Perennial Pro Bowl guard Randall McDaniel came to play for the Buccaneers this season for what has been described as a modest contract. Clearly, McDaniel desired a chance to play for Head Coach Tony Dungy. However, Dungy, too modest to admit that fact, came up with a list of reasons why McDaniel targeted Tampa as his next NFL port. One, he's close to Bucs' signee Jeff Christy. Two, he was familiar with Bucs' Offensive Line Coach Chris Foerster from their years of overlap in Minnesota. Three, McDaniel is familiar with the way the Buccaneers practice. Four, the Bucs' home stadium features the reassuring feature of natural grass. Five, he felt familiar with the system the Bucs were going to run. And six, he wanted to stay in the NFC Central. * How shocking was last year's 45-0 loss at Oakland during a period when the Bucs won eight out of nine games? Never mind, we know the answer to that one. Realize, however, that no one was shocked more than Dungy. The Bucs' coach said last week that he has never felt better about a matchup going into a game than he did that weekend. That's saying a lot.

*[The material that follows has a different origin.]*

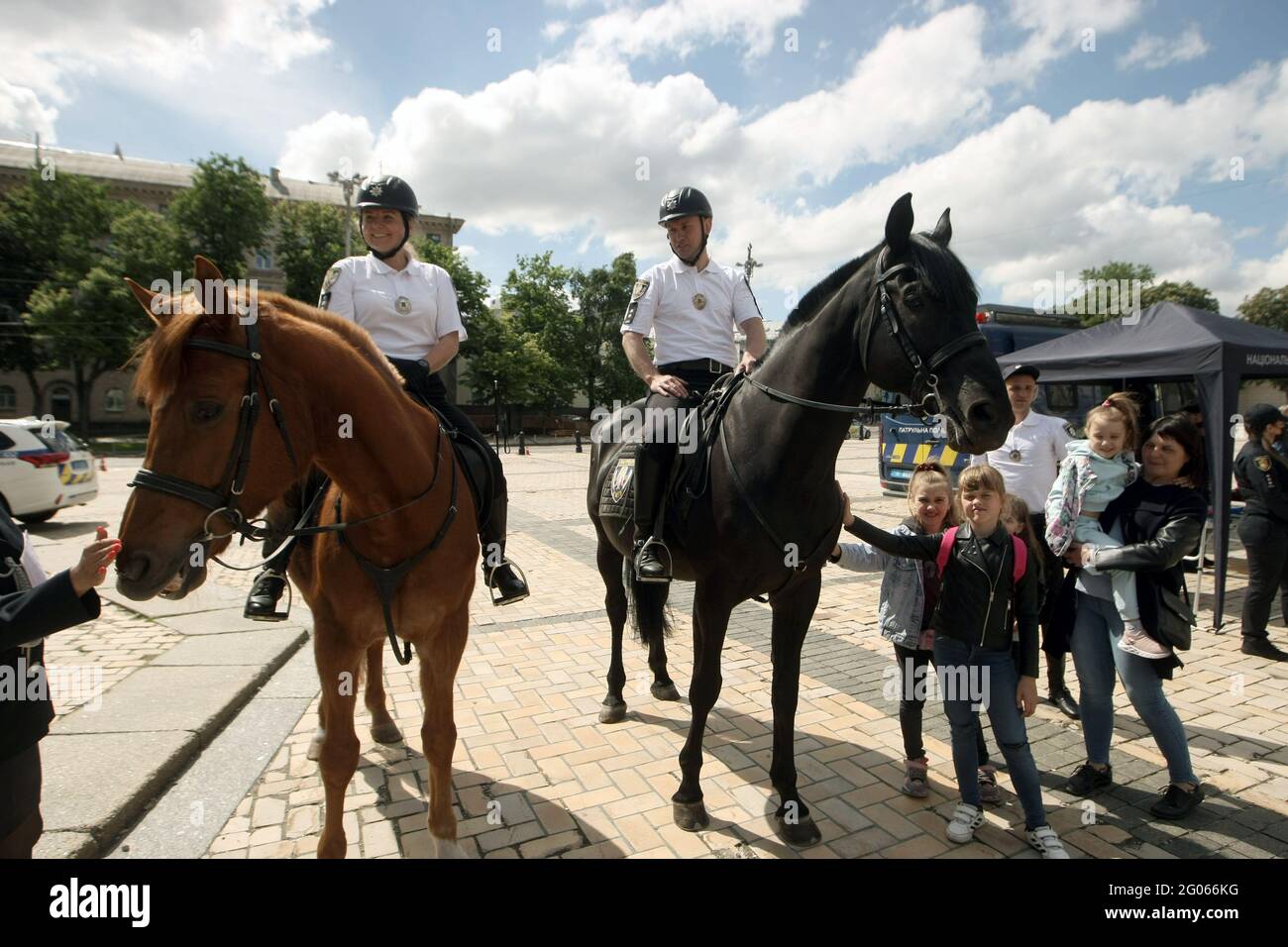 KYIV, UKRAINE - JUNE 1, 2021 - Mounted police officers visit the celebration of International Children’s Day in Sofiiska Square, Kyiv, capital of Ukra Stock Photo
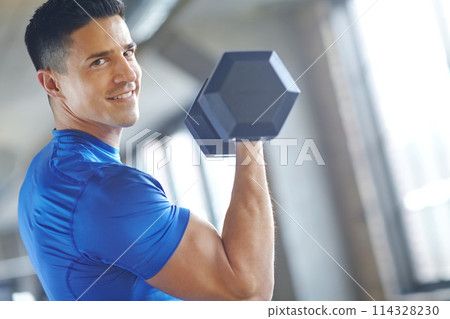 Portrait, bodybuilder or happy man with dumbbell in workout, training or exercise for grip power. Strong, bodybuilding or athlete with weights for gym pump, sports challenge or energy for fitness 114328230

Our pro scout was in New York for the second straight Sunday last weekend and saw…a shocking win for the Redskins? A shocking loss? It's hard to keep it straight in the NFC East, where Dallas shocked the Redskins into a 1-2 record before the Redskins came back to 'shock' the 3-0 Giants. Whatever the shock value, our scout saw a very good Washington team on Sunday in New York. He reports that the team was much more committed to the run than they had been through the first three weeks, and that they hit the deep pass attempts that they had been missing on for several games. Of course, the two probably go hand-in-hand. In any case, the passing game was revitalized, our source says, because the receivers finally started making plays for QB Brad Johnson. * Speaking of the Redskins, our scout was overwhelmingly impressed by the team's standout rookie. No, not LBLaVar Arrington, whose early NFL ups and downs have drawn a lot of press, but TChris Samuels. Our scout believes that Samuels, who has played four regular season games as a pro, is already a top-five tackle in the National Football League! According to the source, Samuels has great 'football awareness' which means, in part, that he sees and recognizes stunts and games and helps out his teammates. Samuels doesn't play with 'tunnel vision' but sees the whole field. The rookie is equally adept on rushing and passing plays.* One last missive from the Redskins scene. The scout says that Washington has excellent depth on their offensive line, allowing them to keep everyone fresh and bring a lot of pressure from the outside, particularly with ends Marco Coleman and Bruce Smith.